PROVIDED MATERIAL>
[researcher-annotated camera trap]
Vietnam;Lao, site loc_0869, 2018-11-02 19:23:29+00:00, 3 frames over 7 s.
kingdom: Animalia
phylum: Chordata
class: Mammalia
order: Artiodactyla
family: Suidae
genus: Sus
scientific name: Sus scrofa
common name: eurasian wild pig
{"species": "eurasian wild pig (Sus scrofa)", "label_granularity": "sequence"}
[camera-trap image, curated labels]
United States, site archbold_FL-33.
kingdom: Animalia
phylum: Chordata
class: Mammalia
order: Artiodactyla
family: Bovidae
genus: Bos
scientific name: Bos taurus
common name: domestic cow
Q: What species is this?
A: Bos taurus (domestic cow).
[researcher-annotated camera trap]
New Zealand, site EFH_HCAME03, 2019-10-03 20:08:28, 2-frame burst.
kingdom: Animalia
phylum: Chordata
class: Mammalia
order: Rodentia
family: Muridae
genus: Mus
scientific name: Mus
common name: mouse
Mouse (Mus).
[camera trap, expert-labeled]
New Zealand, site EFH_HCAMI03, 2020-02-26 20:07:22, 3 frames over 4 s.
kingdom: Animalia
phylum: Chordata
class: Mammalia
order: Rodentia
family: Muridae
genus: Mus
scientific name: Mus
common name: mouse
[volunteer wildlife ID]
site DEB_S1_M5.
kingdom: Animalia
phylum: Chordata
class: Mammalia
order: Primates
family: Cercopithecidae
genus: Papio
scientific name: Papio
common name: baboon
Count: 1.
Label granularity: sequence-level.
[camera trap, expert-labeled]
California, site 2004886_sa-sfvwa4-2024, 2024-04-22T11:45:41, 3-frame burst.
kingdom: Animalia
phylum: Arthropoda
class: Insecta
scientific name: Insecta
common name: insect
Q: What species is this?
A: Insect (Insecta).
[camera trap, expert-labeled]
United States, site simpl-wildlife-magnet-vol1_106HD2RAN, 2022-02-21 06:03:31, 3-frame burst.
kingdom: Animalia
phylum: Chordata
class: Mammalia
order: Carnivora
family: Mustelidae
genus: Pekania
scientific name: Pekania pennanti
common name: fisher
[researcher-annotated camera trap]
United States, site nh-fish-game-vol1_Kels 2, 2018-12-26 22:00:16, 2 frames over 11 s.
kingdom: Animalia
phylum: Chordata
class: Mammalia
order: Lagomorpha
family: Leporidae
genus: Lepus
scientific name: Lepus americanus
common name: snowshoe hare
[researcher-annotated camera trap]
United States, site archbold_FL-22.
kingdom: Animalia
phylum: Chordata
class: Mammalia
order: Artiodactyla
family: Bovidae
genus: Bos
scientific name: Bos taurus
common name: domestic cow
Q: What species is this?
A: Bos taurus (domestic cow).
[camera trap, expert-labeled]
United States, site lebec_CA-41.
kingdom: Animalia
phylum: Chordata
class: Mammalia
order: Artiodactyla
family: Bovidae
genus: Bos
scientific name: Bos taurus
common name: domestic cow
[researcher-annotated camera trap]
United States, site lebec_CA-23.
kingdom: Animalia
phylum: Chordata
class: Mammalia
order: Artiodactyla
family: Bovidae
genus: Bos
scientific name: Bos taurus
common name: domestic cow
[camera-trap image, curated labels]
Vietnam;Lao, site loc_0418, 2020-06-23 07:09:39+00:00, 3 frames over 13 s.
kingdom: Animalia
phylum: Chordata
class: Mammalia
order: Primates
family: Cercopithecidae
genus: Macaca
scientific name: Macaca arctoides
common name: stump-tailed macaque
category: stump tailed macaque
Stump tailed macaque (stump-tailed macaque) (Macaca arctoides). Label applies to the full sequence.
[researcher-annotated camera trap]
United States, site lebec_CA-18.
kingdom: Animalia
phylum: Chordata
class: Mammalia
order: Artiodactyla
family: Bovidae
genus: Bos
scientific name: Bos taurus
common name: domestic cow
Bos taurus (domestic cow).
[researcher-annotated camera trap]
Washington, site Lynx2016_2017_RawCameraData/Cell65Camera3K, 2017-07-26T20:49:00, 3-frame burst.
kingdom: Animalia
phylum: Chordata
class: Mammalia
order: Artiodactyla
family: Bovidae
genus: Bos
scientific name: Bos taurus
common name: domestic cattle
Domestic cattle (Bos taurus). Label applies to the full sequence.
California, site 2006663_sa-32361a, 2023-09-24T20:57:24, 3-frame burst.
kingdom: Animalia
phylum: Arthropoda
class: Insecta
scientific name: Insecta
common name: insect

EXERCISE DETAILS> Each record above is to be reproduced word for word.

EXERCISE OUTPUT>
[researcher-annotated camera trap]
Vietnam;Lao, site loc_0869, 2018-11-02 19:23:29+00:00, 3 frames over 7 s.
kingdom: Animalia
phylum: Chordata
class: Mammalia
order: Artiodactyla
family: Suidae
genus: Sus
scientific name: Sus scrofa
common name: eurasian wild pig
{"species": "eurasian wild pig (Sus scrofa)", "label_granularity": "sequence"}
[camera-trap image, curated labels]
United States, site archbold_FL-33.
kingdom: Animalia
phylum: Chordata
class: Mammalia
order: Artiodactyla
family: Bovidae
genus: Bos
scientific name: Bos taurus
common name: domestic cow
Q: What species is this?
A: Bos taurus (domestic cow).
[researcher-annotated camera trap]
New Zealand, site EFH_HCAME03, 2019-10-03 20:08:28, 2-frame burst.
kingdom: Animalia
phylum: Chordata
class: Mammalia
order: Rodentia
family: Muridae
genus: Mus
scientific name: Mus
common name: mouse
Mouse (Mus).
[camera trap, expert-labeled]
New Zealand, site EFH_HCAMI03, 2020-02-26 20:07:22, 3 frames over 4 s.
kingdom: Animalia
phylum: Chordata
class: Mammalia
order: Rodentia
family: Muridae
genus: Mus
scientific name: Mus
common name: mouse
[volunteer wildlife ID]
site DEB_S1_M5.
kingdom: Animalia
phylum: Chordata
class: Mammalia
order: Primates
family: Cercopithecidae
genus: Papio
scientific name: Papio
common name: baboon
Count: 1.
Label granularity: sequence-level.
[camera trap, expert-labeled]
California, site 2004886_sa-sfvwa4-2024, 2024-04-22T11:45:41, 3-frame burst.
kingdom: Animalia
phylum: Arthropoda
class: Insecta
scientific name: Insecta
common name: insect
Q: What species is this?
A: Insect (Insecta).
[camera trap, expert-labeled]
United States, site simpl-wildlife-magnet-vol1_106HD2RAN, 2022-02-21 06:03:31, 3-frame burst.
kingdom: Animalia
phylum: Chordata
class: Mammalia
order: Carnivora
family: Mustelidae
genus: Pekania
scientific name: Pekania pennanti
common name: fisher
[researcher-annotated camera trap]
United States, site nh-fish-game-vol1_Kels 2, 2018-12-26 22:00:16, 2 frames over 11 s.
kingdom: Animalia
phylum: Chordata
class: Mammalia
order: Lagomorpha
family: Leporidae
genus: Lepus
scientific name: Lepus americanus
common name: snowshoe hare
[researcher-annotated camera trap]
United States, site archbold_FL-22.
kingdom: Animalia
phylum: Chordata
class: Mammalia
order: Artiodactyla
family: Bovidae
genus: Bos
scientific name: Bos taurus
common name: domestic cow
Q: What species is this?
A: Bos taurus (domestic cow).
[camera trap, expert-labeled]
United States, site lebec_CA-41.
kingdom: Animalia
phylum: Chordata
class: Mammalia
order: Artiodactyla
family: Bovidae
genus: Bos
scientific name: Bos taurus
common name: domestic cow
[researcher-annotated camera trap]
United States, site lebec_CA-23.
kingdom: Animalia
phylum: Chordata
class: Mammalia
order: Artiodactyla
family: Bovidae
genus: Bos
scientific name: Bos taurus
common name: domestic cow
[camera-trap image, curated labels]
Vietnam;Lao, site loc_0418, 2020-06-23 07:09:39+00:00, 3 frames over 13 s.
kingdom: Animalia
phylum: Chordata
class: Mammalia
order: Primates
family: Cercopithecidae
genus: Macaca
scientific name: Macaca arctoides
common name: stump-tailed macaque
category: stump tailed macaque
Stump tailed macaque (stump-tailed macaque) (Macaca arctoides). Label applies to the full sequence.
[researcher-annotated camera trap]
United States, site lebec_CA-18.
kingdom: Animalia
phylum: Chordata
class: Mammalia
order: Artiodactyla
family: Bovidae
genus: Bos
scientific name: Bos taurus
common name: domestic cow
Bos taurus (domestic cow).
[researcher-annotated camera trap]
Washington, site Lynx2016_2017_RawCameraData/Cell65Camera3K, 2017-07-26T20:49:00, 3-frame burst.
kingdom: Animalia
phylum: Chordata
class: Mammalia
order: Artiodactyla
family: Bovidae
genus: Bos
scientific name: Bos taurus
common name: domestic cattle
Domestic cattle (Bos taurus). Label applies to the full sequence.
California, site 2006663_sa-32361a, 2023-09-24T20:57:24, 3-frame burst.
kingdom: Animalia
phylum: Arthropoda
class: Insecta
scientific name: Insecta
common name: insect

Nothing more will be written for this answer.